First i was thinking no problem. Just to melt them in to the tin when preparing the feedstock. They will just fall of in the cell and can be cleaned and processed later. Then i realised the tin might be alloyed with the PM. Not actually bad if its takes out the lion part of PM from the MLCC.

So what will happend? Could it be possible to cook the tin a little longer and thereby take out the Pm from the tiny MLCC, not needed to process them later?


----------



## anachronism (Nov 20, 2019)

No mate

Get rid of the Tin using HCl. Roast them to red heat to destroy the HCl, and use Silver as the collector. 

Simplifies the extraction of the Pd as a straight Nitric leach later. 

Edit: Remember the vast majority of these are base metal ones not Noble metal ones so unless your gear is really old or enterprise equipment you'll not recover much at all. 

Jon


----------



## g_axelsson (Nov 20, 2019)

Not much will happen with the MLCC in molten tin. To low temperature for anything to happen, the precious metals are locked into the ceramic body.

And as Jon tells you, they learned how to make nickel based MLCC:s around 2000.

Göran


----------



## stella polaris (Nov 21, 2019)

g_axelsson said:


> Not much will happen with the MLCC in molten tin. To low temperature for anything to happen, the precious metals are locked into the ceramic body.
> 
> And as Jon tells you, they learned how to make nickel based MLCC:s around 2000.
> 
> Göran



Was thinking of cooking the tin in high temperature, 800-900 C . It have high boiling point. Can heat it up to 1200-1300 C with avalibe equipment. I never tried to heat tin so high but i see no real problem. (have done bronze) More slag perhaps but it make no diffrence, it will go in to KOH that works on tin slag as well. 

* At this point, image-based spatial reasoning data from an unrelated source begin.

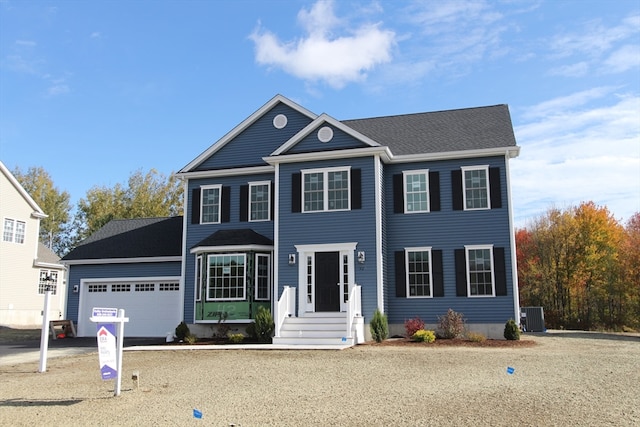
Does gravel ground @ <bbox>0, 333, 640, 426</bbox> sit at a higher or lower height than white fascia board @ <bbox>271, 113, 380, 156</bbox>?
lower

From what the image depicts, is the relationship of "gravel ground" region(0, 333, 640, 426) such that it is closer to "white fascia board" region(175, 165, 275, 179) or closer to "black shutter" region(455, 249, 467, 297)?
"black shutter" region(455, 249, 467, 297)

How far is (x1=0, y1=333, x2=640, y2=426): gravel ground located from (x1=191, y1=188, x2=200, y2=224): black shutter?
808 centimetres

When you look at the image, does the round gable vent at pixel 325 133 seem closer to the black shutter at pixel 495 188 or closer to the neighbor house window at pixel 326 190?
the neighbor house window at pixel 326 190

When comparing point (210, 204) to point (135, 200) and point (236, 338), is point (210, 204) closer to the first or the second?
point (236, 338)

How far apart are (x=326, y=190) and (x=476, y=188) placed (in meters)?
5.03

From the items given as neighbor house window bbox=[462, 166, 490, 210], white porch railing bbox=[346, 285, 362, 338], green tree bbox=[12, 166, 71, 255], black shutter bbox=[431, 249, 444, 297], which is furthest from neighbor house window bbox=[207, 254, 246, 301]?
green tree bbox=[12, 166, 71, 255]

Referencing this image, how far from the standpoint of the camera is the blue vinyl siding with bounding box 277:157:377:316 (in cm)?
1841

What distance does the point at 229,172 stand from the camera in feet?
70.6

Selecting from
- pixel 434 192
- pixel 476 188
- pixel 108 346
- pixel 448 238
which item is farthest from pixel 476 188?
pixel 108 346

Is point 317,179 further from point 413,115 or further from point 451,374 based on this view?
point 451,374

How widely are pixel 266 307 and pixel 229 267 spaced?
6.17 feet

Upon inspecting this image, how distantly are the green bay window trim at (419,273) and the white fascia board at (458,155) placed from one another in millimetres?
3088

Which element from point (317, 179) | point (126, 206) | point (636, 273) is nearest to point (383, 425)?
point (317, 179)

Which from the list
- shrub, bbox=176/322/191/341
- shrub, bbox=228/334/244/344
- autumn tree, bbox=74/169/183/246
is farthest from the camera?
autumn tree, bbox=74/169/183/246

But if its locked in the ceramic body its not much to do about. Grinding perhaps but its a step i want to avoid 

(I sort the tin when depopulating. Old tin and newer lead free. I am aware of the New MLCC so i sort them as well. I also will clean the tin with magnet before melting. Only the good ones remain but the smallest tiny ones are to time consuming picking up.)


----------



## g_axelsson (Nov 21, 2019)

With those conditions... I think you are on your own. I have no idea on how the ceramic barium titanate will react for example. But I think you will have a lot of slag forming and that the MLCC will end up trapped in slag instead of submerged in molten tin. There's quite a large difference in density so it will float on the surface.

Göran


----------



## stella polaris (Nov 21, 2019)

g_axelsson said:


> With those conditions... I think you are on your own. I have no idea on how the ceramic barium titanate will react for example. But I think you will have a lot of slag forming and that the MLCC will end up trapped in slag instead of submerged in molten tin. There's quite a large difference in density so it will float on the surface.
> 
> Göran



You are right. Did not really consider what else could be in the lot. The MLCC might as well be a potential problem in the electro winning. 

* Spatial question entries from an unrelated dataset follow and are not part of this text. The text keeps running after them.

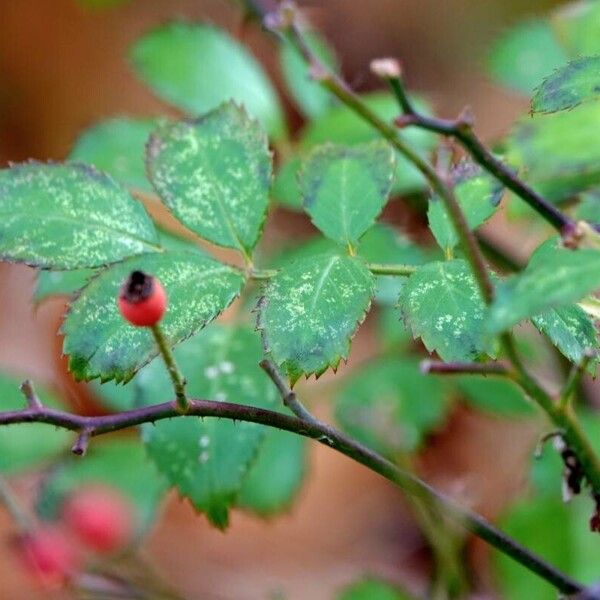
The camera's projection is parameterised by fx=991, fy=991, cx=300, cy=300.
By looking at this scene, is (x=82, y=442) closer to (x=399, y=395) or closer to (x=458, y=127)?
(x=458, y=127)

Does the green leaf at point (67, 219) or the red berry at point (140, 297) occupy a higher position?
the green leaf at point (67, 219)

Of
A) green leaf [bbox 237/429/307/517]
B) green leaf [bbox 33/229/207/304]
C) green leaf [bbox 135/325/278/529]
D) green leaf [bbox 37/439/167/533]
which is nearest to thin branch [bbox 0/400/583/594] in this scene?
green leaf [bbox 135/325/278/529]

Ill try to just melt it at low temp and skim of slag, MLCC and all other things I did not really consider. That is a nice mess to begin with. :lol: But the feedstock tin gets cleaner. Want to re-use the KOH so go for keeping clean is probably a good idea. The volume slag is quite small and the slag still holds tin and can be worked on later.


----------



## anachronism (Nov 21, 2019)

Why would you want to boil a metal off if you don't need to other than for experimentation purposes because there's no need. Also the type of magnet you use is important for separating the base and noble ones. 

Not sure if you read my post because that's the way to do these.


----------



## stella polaris (Nov 21, 2019)

anachronism said:


> Why would you want to boil a metal off if you don't need to other than for experimentation purposes because there's no need. Also the type of magnet you use is important for separating the base and noble ones.
> 
> Not sure if you read my post because that's the way to do these.





I wondered if i could cook them ( to have it molten a longer period, at higher temperature, in order to the reactions to work. This because they (MLCC) are mixed in, in the solder to be processed. And since i will later collect the slimes (gold, silver) i would not mind if I could have recovered those MLCC ending up in the feedstock buy just cook them in the solder, hoping for them to alloy. Then they would have been done. Now i must recover them or lose them as waste. Never the less I have now dropped the idea.

I am aware of the diffrences in MLCC and how to sort them. Have a half kilo non magnetic but I do not want to go in to palladium before i really know what i do. And the road there is still long. if i started to mess with them now the value of them would probably drop dead.


----------